» Task objective
Output the lines below as a JSON array of strings, one string per line, with blank lines omitted.

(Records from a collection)
(begin)
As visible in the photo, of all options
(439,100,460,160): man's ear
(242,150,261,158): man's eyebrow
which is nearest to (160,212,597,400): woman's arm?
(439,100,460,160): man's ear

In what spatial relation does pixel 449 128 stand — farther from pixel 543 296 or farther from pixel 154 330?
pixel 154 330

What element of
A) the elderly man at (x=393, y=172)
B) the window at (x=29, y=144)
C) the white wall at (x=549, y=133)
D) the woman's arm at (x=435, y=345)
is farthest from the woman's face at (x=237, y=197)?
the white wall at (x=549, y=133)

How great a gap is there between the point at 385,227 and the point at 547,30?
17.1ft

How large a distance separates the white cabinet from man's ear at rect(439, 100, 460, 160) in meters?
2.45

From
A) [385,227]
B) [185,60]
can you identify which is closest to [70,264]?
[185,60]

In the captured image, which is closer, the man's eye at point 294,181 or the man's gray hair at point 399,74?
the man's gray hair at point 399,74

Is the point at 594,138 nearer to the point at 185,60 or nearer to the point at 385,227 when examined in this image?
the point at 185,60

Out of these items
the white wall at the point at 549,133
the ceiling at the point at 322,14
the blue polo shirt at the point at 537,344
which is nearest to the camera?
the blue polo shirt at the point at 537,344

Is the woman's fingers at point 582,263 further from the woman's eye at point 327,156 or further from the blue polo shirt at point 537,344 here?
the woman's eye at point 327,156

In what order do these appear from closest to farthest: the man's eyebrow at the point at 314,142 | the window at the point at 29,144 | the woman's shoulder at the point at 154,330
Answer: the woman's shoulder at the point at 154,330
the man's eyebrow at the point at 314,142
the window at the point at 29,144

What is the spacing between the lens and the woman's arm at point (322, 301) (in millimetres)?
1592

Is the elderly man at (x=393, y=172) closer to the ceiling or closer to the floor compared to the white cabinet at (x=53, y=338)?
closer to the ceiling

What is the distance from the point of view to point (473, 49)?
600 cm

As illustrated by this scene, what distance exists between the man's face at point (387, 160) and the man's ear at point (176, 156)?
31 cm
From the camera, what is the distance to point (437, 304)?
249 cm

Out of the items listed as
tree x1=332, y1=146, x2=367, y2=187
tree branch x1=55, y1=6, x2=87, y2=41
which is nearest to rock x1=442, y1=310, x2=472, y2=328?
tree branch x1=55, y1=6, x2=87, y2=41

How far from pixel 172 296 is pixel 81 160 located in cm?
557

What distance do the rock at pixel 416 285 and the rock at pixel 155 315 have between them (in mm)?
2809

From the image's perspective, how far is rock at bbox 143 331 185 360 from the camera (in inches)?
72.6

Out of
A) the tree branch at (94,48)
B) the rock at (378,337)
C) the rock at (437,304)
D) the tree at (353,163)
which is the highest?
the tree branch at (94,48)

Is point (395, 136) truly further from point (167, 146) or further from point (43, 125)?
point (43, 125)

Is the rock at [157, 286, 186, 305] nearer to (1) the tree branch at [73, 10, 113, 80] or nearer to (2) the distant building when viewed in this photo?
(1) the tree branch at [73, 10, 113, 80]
(end)
» Answer below
[
  "As visible in the photo, of all options",
  "(439,100,460,160): man's ear",
  "(242,150,261,158): man's eyebrow",
  "which is nearest to (160,212,597,400): woman's arm?",
  "(439,100,460,160): man's ear",
  "In what spatial relation does pixel 449 128 stand — farther from pixel 543 296 or farther from pixel 154 330?",
  "pixel 154 330",
  "What element of",
  "A) the elderly man at (x=393, y=172)",
  "B) the window at (x=29, y=144)",
  "C) the white wall at (x=549, y=133)",
  "D) the woman's arm at (x=435, y=345)",
  "is farthest from the woman's face at (x=237, y=197)?",
  "the white wall at (x=549, y=133)",
  "How great a gap is there between the point at 385,227 and the point at 547,30?",
  "17.1ft",
  "How large a distance separates the white cabinet from man's ear at rect(439, 100, 460, 160) in meters?",
  "2.45",
  "From",
  "A) [385,227]",
  "B) [185,60]",
  "can you identify which is closest to [70,264]?",
  "[185,60]",
  "In the captured image, which is closer, the man's eye at point 294,181 or the man's gray hair at point 399,74?",
  "the man's gray hair at point 399,74",
  "Is the point at 594,138 nearer to the point at 185,60 or nearer to the point at 385,227 when examined in this image?",
  "the point at 185,60",
  "Out of these items",
  "the white wall at the point at 549,133",
  "the ceiling at the point at 322,14",
  "the blue polo shirt at the point at 537,344",
  "which is nearest to the camera?",
  "the blue polo shirt at the point at 537,344",
  "Is the woman's fingers at point 582,263 further from the woman's eye at point 327,156 or further from the blue polo shirt at point 537,344 here?",
  "the woman's eye at point 327,156",
  "In what order do these appear from closest to farthest: the man's eyebrow at the point at 314,142 | the window at the point at 29,144 | the woman's shoulder at the point at 154,330",
  "Answer: the woman's shoulder at the point at 154,330",
  "the man's eyebrow at the point at 314,142",
  "the window at the point at 29,144",
  "What is the spacing between the lens and the woman's arm at point (322, 301) (in millimetres)?",
  "1592",
  "Is the elderly man at (x=393, y=172) closer to the ceiling or closer to the floor compared to the white cabinet at (x=53, y=338)?",
  "closer to the ceiling",
  "What is the distance from the point of view to point (473, 49)?",
  "600 cm",
  "As illustrated by this scene, what distance exists between the man's face at point (387, 160) and the man's ear at point (176, 156)?",
  "31 cm",
  "From the camera, what is the distance to point (437, 304)?",
  "249 cm",
  "Out of the items listed as",
  "tree x1=332, y1=146, x2=367, y2=187",
  "tree branch x1=55, y1=6, x2=87, y2=41",
  "which is nearest to rock x1=442, y1=310, x2=472, y2=328?",
  "tree branch x1=55, y1=6, x2=87, y2=41",
  "How far from pixel 172 296 is pixel 81 160 located in cm?",
  "557",
  "What distance do the rock at pixel 416 285 and the rock at pixel 155 315 have between them (in mm)?",
  "2809",
  "From the image's perspective, how far is rock at bbox 143 331 185 360 from the camera (in inches)?",
  "72.6",
  "Out of",
  "A) the tree branch at (94,48)",
  "B) the rock at (378,337)",
  "C) the rock at (437,304)",
  "D) the tree at (353,163)",
  "which is the highest?",
  "the tree branch at (94,48)",
  "Is point (395, 136) truly further from point (167, 146) or further from point (43, 125)?",
  "point (43, 125)",
  "Is the rock at [157, 286, 186, 305] nearer to (1) the tree branch at [73, 10, 113, 80] or nearer to (2) the distant building when viewed in this photo?",
  "(1) the tree branch at [73, 10, 113, 80]"
]